In the course of reading, you may discover things you probably never knew about Harry’s relationship with his most illustrious stars-Frank Sinatra and Buddy Rich-among many other sidemen, singers, and show biz buddies. For example, the late Helen Forrest, who had sung with Artie Shaw and Goodman before joining James, tells of her unrequited love for the very much still married bandleader, who continually romanced his “chirp,” all the while putting off her dreams of marriage on the grounds that his father objected to her being Jewish! Harry was also seeing Betty during this time, and when she got pregnant the busy trumpet player was forced to ask Louise for a divorce. This being 1943, if a hot film property and WWII dream girl like Grable were involved in a sex scandal, it would have wrecked her career, and Harry’s as well. Too much was at stake. Louise was high-pressured into a quickie Mexican divorce by Harry’s lawyer, thus freeing her errant husband to marry Betty and save the day for Hollywood.

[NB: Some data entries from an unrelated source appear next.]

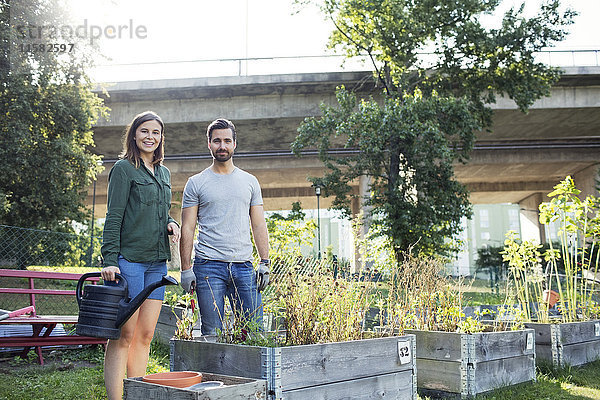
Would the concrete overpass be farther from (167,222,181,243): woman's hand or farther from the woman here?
(167,222,181,243): woman's hand

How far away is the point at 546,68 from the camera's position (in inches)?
601

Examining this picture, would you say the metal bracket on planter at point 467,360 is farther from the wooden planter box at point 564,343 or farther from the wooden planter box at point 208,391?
the wooden planter box at point 208,391

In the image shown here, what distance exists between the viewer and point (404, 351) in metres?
3.37

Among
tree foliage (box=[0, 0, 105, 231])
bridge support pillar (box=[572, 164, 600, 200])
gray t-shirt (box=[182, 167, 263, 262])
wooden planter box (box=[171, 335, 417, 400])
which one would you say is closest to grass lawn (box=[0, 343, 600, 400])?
wooden planter box (box=[171, 335, 417, 400])

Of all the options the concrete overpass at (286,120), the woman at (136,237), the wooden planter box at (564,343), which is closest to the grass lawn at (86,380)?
the wooden planter box at (564,343)

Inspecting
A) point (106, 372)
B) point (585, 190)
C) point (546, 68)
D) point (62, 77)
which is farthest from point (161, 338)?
point (585, 190)

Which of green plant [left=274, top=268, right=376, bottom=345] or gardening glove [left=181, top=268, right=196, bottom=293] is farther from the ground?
gardening glove [left=181, top=268, right=196, bottom=293]

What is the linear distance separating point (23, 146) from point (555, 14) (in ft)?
46.5

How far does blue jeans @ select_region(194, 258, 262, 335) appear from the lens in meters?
3.35

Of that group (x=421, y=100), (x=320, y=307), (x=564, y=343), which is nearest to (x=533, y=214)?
(x=421, y=100)

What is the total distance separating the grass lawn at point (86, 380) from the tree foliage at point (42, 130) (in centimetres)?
708

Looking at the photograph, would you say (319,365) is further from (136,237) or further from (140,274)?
(136,237)

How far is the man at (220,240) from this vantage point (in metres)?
3.37

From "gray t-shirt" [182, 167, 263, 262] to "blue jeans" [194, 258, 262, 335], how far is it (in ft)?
0.20
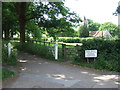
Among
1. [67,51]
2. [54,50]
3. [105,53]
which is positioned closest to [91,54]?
[105,53]

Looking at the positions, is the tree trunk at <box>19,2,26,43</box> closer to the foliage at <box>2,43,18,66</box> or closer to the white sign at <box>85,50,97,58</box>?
the foliage at <box>2,43,18,66</box>

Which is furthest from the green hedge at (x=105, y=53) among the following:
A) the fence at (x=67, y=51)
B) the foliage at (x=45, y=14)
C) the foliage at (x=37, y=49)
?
the foliage at (x=45, y=14)

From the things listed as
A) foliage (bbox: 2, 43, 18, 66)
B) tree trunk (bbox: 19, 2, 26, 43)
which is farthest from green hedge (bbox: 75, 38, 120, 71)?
tree trunk (bbox: 19, 2, 26, 43)

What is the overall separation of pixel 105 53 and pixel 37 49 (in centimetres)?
653

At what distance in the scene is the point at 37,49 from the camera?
1307cm

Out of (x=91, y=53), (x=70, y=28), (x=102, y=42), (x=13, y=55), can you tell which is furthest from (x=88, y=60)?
(x=70, y=28)

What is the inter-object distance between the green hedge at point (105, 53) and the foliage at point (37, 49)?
2.89m

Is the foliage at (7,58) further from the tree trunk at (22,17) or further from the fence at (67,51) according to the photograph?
the tree trunk at (22,17)

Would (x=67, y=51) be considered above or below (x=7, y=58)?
above

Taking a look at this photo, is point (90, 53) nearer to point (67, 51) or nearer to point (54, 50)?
point (67, 51)

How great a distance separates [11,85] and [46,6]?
1274cm

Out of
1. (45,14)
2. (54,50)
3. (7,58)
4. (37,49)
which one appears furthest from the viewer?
(45,14)

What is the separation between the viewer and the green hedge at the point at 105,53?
25.2 ft

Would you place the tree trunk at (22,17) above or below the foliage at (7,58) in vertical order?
above
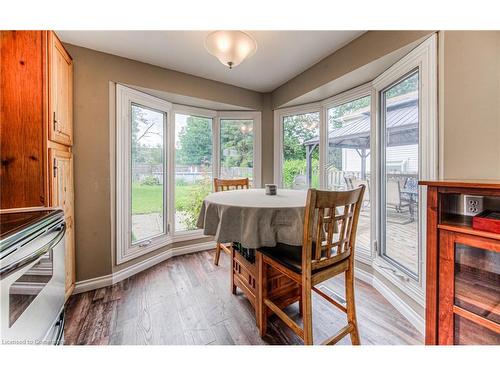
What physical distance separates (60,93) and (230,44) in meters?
1.41

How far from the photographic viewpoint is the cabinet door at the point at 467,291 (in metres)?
0.95

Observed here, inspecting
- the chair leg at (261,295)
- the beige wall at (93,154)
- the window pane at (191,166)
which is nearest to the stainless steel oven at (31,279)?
the chair leg at (261,295)

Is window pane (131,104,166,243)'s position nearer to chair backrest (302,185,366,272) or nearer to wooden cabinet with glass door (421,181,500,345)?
chair backrest (302,185,366,272)

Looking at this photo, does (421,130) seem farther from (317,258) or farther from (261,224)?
(261,224)

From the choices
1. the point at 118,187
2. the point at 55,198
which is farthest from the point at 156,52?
the point at 55,198

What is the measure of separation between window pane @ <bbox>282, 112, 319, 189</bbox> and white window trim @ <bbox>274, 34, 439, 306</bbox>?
0.14m

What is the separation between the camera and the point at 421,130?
148 centimetres

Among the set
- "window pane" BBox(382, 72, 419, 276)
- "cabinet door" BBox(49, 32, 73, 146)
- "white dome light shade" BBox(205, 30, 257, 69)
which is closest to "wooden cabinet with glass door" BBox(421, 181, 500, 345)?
"window pane" BBox(382, 72, 419, 276)

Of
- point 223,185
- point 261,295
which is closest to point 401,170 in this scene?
point 261,295
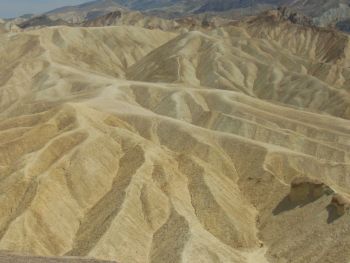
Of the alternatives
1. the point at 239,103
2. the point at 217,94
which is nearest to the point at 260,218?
the point at 239,103

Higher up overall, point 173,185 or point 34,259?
point 34,259

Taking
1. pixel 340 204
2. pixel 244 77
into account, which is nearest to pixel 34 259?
pixel 340 204

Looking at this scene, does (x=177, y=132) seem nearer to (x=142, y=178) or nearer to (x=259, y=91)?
(x=142, y=178)

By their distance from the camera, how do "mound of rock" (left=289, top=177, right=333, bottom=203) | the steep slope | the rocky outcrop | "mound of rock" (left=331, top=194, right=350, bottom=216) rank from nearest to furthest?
the rocky outcrop → "mound of rock" (left=331, top=194, right=350, bottom=216) → "mound of rock" (left=289, top=177, right=333, bottom=203) → the steep slope

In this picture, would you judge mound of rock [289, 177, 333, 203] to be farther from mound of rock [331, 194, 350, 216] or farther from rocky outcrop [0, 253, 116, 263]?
rocky outcrop [0, 253, 116, 263]

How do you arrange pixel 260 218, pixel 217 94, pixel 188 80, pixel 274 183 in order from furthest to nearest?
pixel 188 80 → pixel 217 94 → pixel 274 183 → pixel 260 218

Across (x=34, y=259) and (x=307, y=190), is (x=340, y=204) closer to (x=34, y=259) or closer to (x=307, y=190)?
(x=307, y=190)

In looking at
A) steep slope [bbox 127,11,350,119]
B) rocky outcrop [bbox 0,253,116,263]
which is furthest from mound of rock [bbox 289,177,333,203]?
steep slope [bbox 127,11,350,119]

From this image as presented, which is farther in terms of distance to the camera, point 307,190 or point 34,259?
point 307,190

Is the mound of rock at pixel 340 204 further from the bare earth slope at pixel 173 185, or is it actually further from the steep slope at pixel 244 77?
the steep slope at pixel 244 77
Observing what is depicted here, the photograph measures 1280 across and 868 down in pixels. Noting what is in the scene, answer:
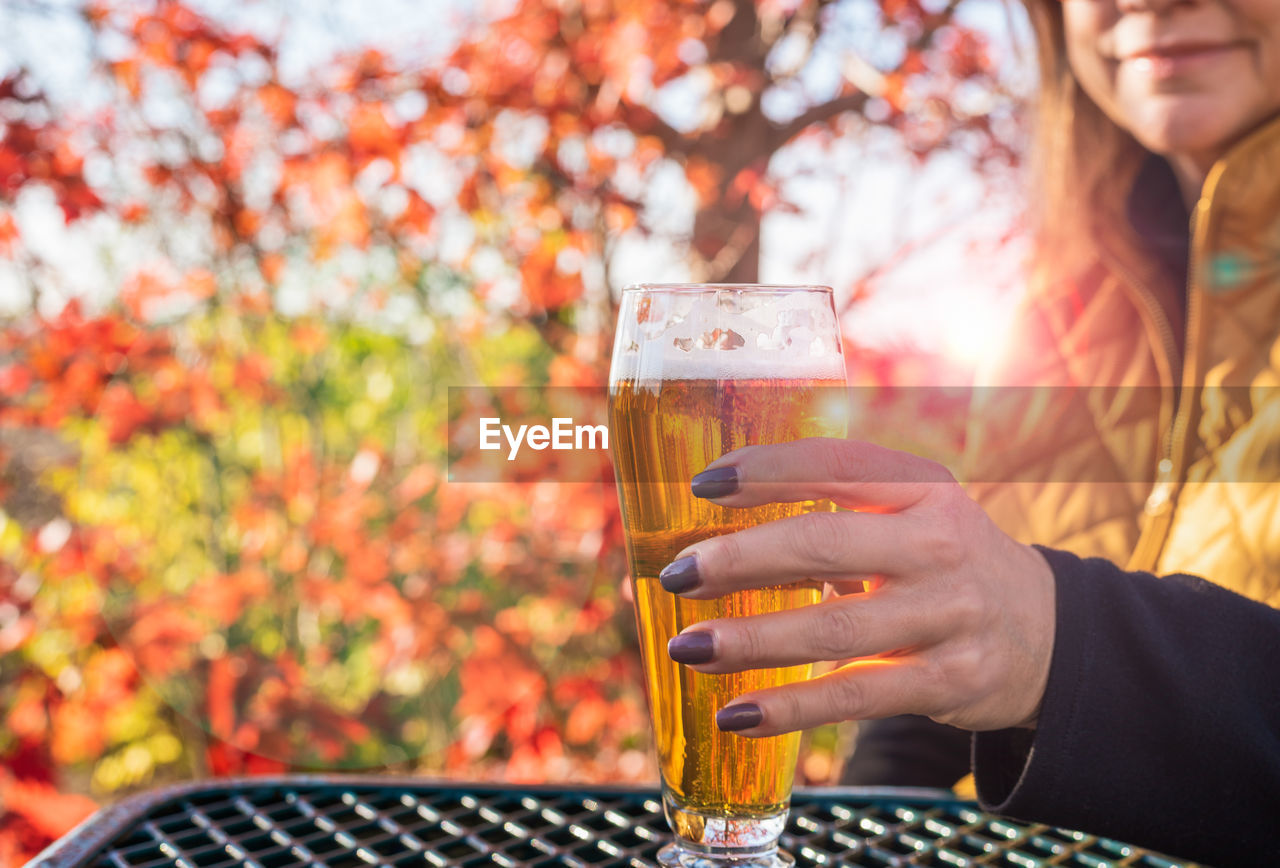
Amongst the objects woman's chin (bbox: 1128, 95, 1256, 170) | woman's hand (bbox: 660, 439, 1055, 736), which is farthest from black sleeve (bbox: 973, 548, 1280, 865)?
woman's chin (bbox: 1128, 95, 1256, 170)

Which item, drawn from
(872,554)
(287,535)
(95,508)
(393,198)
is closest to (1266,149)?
(872,554)

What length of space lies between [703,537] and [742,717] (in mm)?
170

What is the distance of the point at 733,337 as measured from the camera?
2.92 ft

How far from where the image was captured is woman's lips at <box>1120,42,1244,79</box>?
5.08ft

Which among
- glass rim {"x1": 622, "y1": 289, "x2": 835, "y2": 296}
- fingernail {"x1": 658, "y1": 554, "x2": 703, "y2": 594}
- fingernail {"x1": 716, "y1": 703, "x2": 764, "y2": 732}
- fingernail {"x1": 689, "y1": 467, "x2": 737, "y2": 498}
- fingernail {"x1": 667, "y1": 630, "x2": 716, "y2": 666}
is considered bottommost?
fingernail {"x1": 716, "y1": 703, "x2": 764, "y2": 732}

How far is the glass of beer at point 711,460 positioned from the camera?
2.89 ft

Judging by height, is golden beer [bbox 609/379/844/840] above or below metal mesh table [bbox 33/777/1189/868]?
above

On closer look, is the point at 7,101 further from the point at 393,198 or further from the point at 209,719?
the point at 209,719

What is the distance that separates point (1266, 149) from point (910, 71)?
6.34 feet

Like other pre-rock superstars, such as Sinatra and Rich, whose most supportive fans in the ’50s and ’60s were either big Vegas spenders or their middle-class wannabes, Harry was having the ball of his life. Ever the kid and thinking that the gravy train would never stop, he never even thought of saving or investing his money. It was only a matter of time, then, before his losses put him into serious debt to the mob. In a short time, he was virtually an indentured servant, his expensive ongoing payroll for his band and staff, his unpaid back taxes, and his continuing jones for the bottle and the tables eventually reducing him to financial ruin.

In his prime, a period that lasted far longer for him than it did for most trumpeters, Harry James was the living definition of a celebrity virtuoso, a modern-day Paganini or Liszt. He could swing with great flamboyance and heat, he could play the blues with sincerity, and he could endow ballads with “schmaltzy” romanticism. But, perhaps most importantly, in his latter years he could finally turn his band around to reflect his longstanding love for the Basie sound, which he demonstrated not only in his choice of arrangements by Neal Hefti and the late Ernie Wilkins, but also in his own adaptations of the styles of Buck Clayton and Harry Edison. James was certainly no musical innovator in the sense of a Louis, Roy, or Dizzy, but he was unquestionably the most technically well-endowed, versatile, and influential trumpeter of his time. It’s just a shame that he never grew up.